In dem Schlaglicht Rechte Aufmärsche und demokratische Proteste ging es unter anderem um die gleichnamige, Arbeitsgruppe, in der sowohl verschiedene Protestformen als auch das Zusammenspiel von Politik, Verwaltung, Polizei und Zivilgesellschaft untersucht und diskutiert worden waren. Das Schlaglicht Rechtsextremismus im Parlament griff die Rote Karte gegen Rechtspopulismus auf und beschäftigte sich darüber hinaus mit aktuellen demokratiefeindlichen Herausforderungen und der Frage des sogenannten Neutralitätsgebots. In einem weiteren Schlaglicht wurde über die Verhinderung der Naziaufmärsche in Halbe gesprochen, wo es dem Aktionsbündnis Brandenburg zusammen mit unserem Mitglied, dem Aktionsbündnis gegen Heldengedenken und Naziaufmärsche in Halbe, erstmals gelang, die verschiedenen Akteure zusammenzubringen. In dem Schlaglicht Brandenburg für alle wurde unter anderem über die vielen Willkommensinitiativen gesprochen, die seit 2014 überall in Brandenburg entstanden sind und von denen einige ihre Arbeit in den letzten Monaten wieder erneut intensiviert haben. Ein Schwerpunkt der Diskussion lag dabei auf der Frage der Beteiligung von Geflüchteten in den Initiativen. Bei dem Schlaglicht NSU-Komplex und Rassismus wurde deutlich, dass auch heute noch – über zehn Jahre nach der Selbstenttarnung des NSU und zwei Jahre nach Ende des Parlamentarischen Untersuchungsausschusses in Brandenburg – viele Fragen offen geblieben sind. Dies hatte das Aktionsbündnis bereits bei seinem vorherigen Plenum im Herbst 2021 mit seinem Statement „Kein Schlussstrich!“ deutlich gemacht.

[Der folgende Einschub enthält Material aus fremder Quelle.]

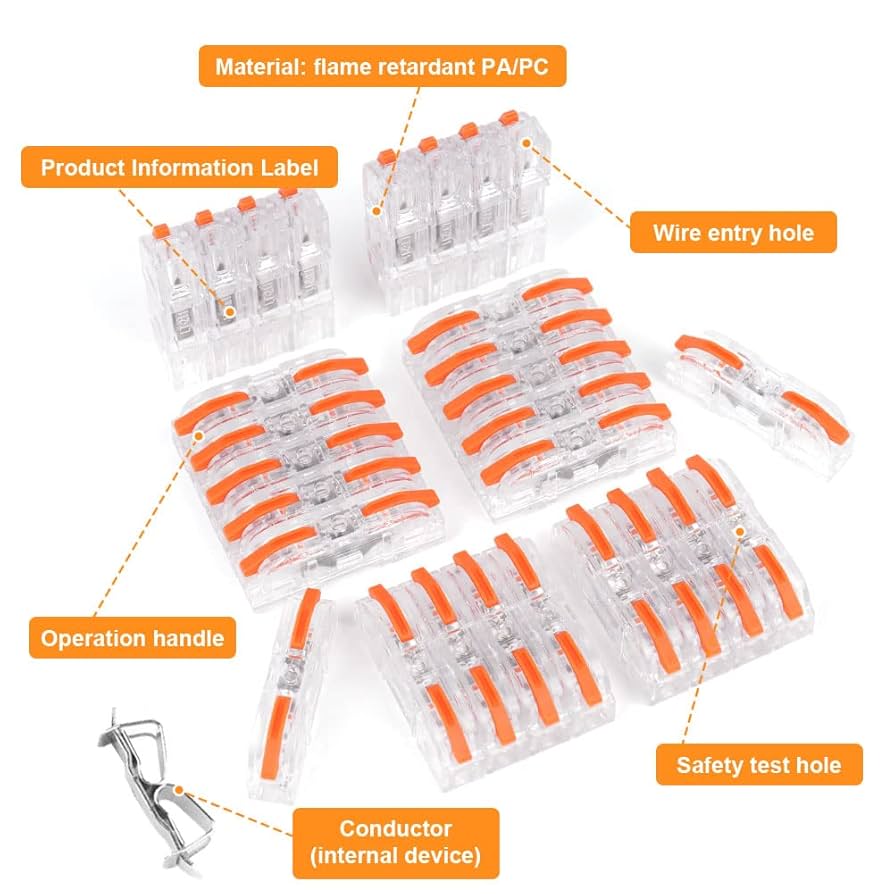 Material: flame retardant PA/PC

Product Information Label

Wire entry hole

Operation handle

Safety test hole

Conductor (internal device)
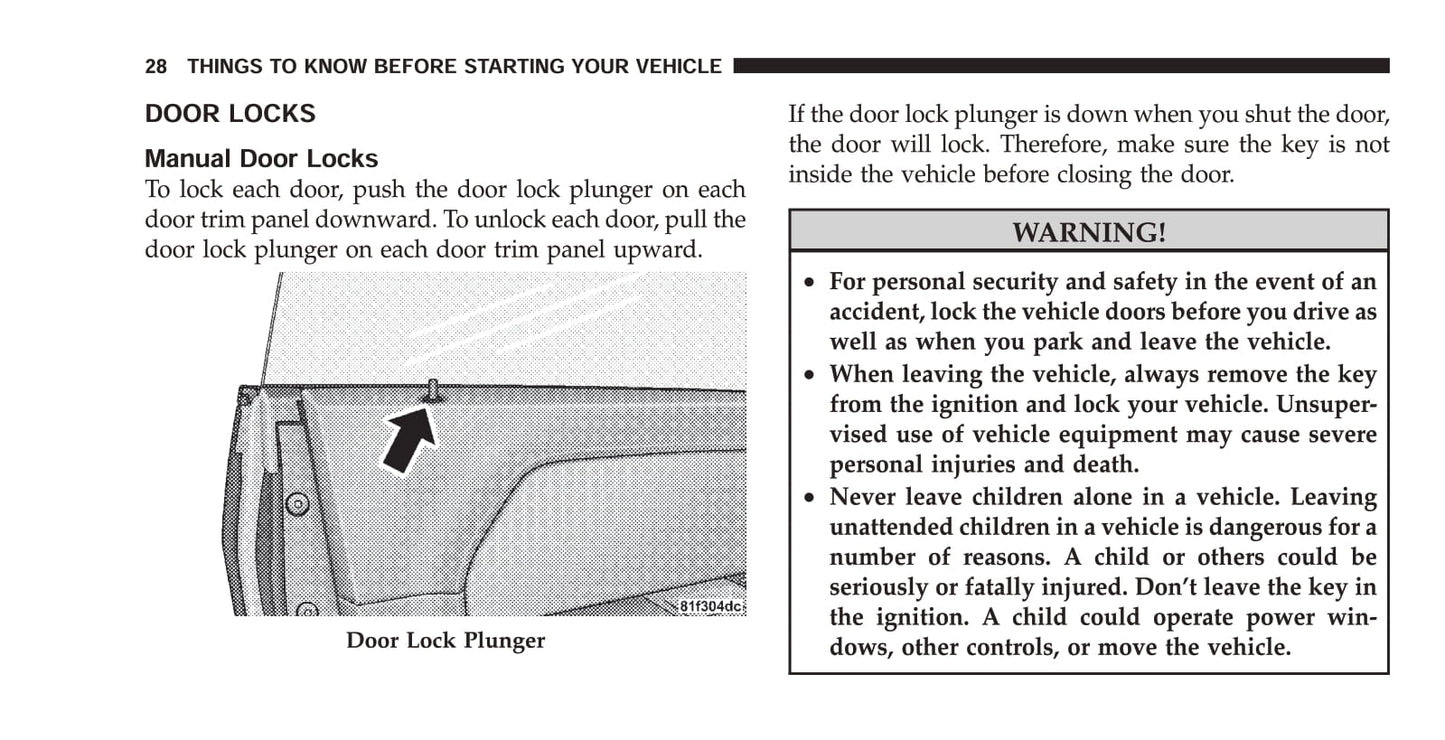 28 THINGS TO KNOW BEFORE STARTING YOUR VEHICLE

DOOR LOCKS

Manual Door Locks

To lock each door, push the door lock plunger on each door trim panel downward. To unlock each door, pull the door lock plunger on each door trim panel upward.

81f304dc

Door Lock Plunger

If the door lock plunger is down when you shut the door, the door will lock. Therefore, make sure the key is not inside the vehicle before closing the door.

WARNING!

• For personal security and safety in the event of an accident, lock the vehicle doors before you drive as well as when you park and leave the vehicle.
• When leaving the vehicle, always remove the key from the ignition and lock your vehicle. Unsupervised use of vehicle equipment may cause severe personal injuries and death.
• Never leave children alone in a vehicle. Leaving unattended children in a vehicle is dangerous for a number of reasons. A child or others could be seriously or fatally injured. Don't leave the key in the ignition. A child could operate power windows, other controls, or move the vehicle.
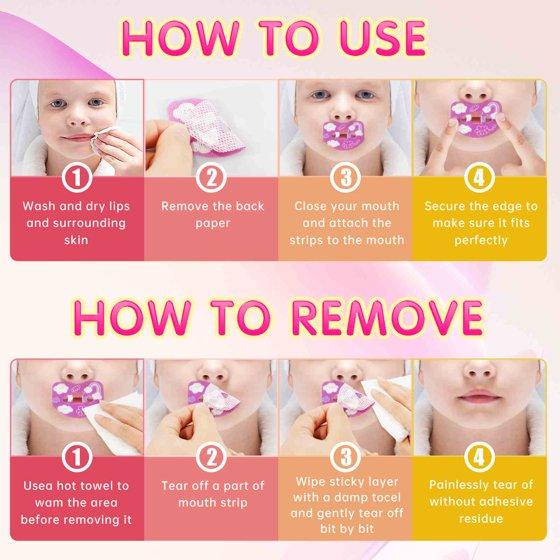 HOW TO USE

1
Wash and dry lips and surrounding skin

2
Remove the back paper

3
Close your mouth and attach the strips to the mouth

4
Secure the edge to make sure it fits perfectly

HOW TO REMOVE

1
Usea hot towel to wam the area before removing it

2
Tear off a part of mouth strip

3
Wipe sticky layer with a damp tocel and gently tear off bit by bit

4
Painlessly tear of without adhesive residue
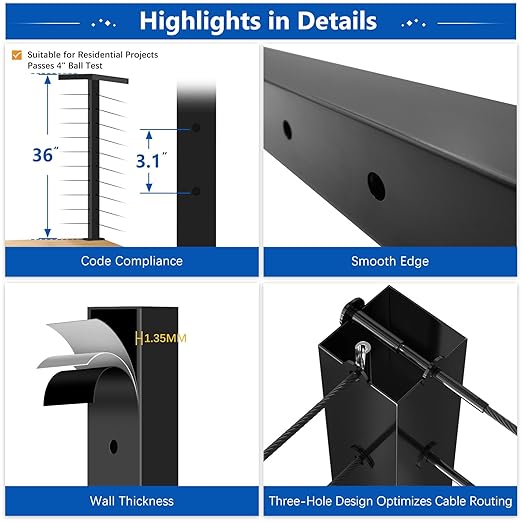 Highlights in Details

Suitable for Residential Projects
Passes 4" Ball Test

36"

3.1"

Code Compliance

Smooth Edge

1.35MM

Wall Thickness

Three-Hole Design Optimizes Cable Routing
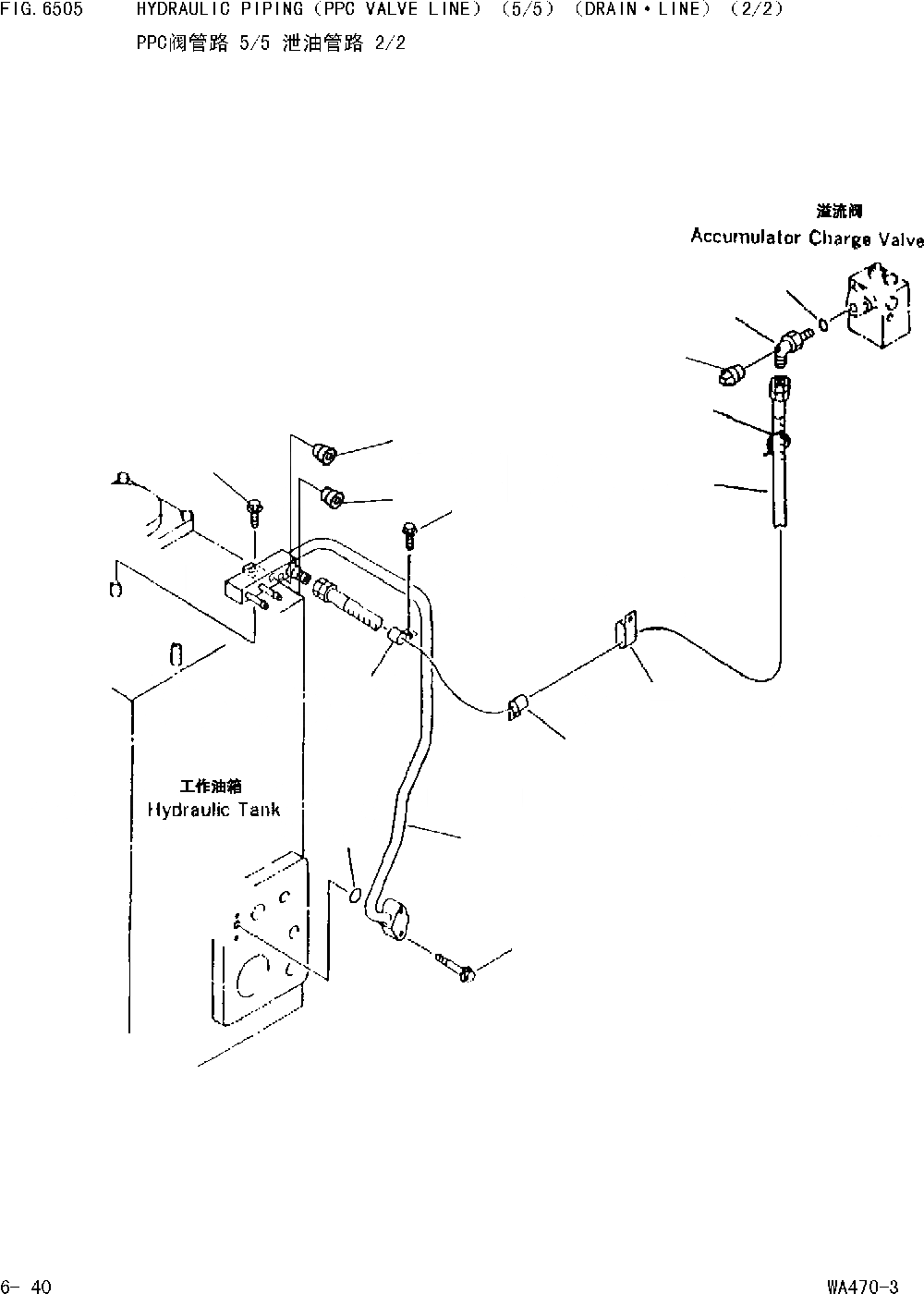 FIG. 6505 HYDRAULIC PIPING (PPC VALVE LINE) (5/5) (DRAIN • LINE) (2/2)
PPC阀管路 5/5 泄油管路 2/2

溢流阀
Accumulator Charge Valve

工作油箱
Hydraulic Tank

6- 40

WA470-3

In den Schlaglichtern wurde aber auch über die Frage nachgedacht, die Frauke Büttner allen zu Anfang mit auf den Weg gegeben hatte: Was wollen wir für Impulse daraus für die Zukunft mitnehmen? Eine weitere Frage, die die Leiterin der Geschäftsstelle den Anwesenden zuvor gestellt hatte, lautete: Was verbindet ihr mit 25 Jahren Aktionsbündnis Brandenburg? Die Antworten hierzu wurden auf Karten gesammelt. Nach den Austauschrunden wartete schon das Improtheater Potsdam, welches die Karten mit den Antworten nutze, um daraus schauspielerisch zu improvisieren. Zum Erstaunen der Schauspieler_innen Mechthild Klann und Georg Weisfeld enthielten gleich mehrere Karten den Slogan: „Bunt statt Grauland“.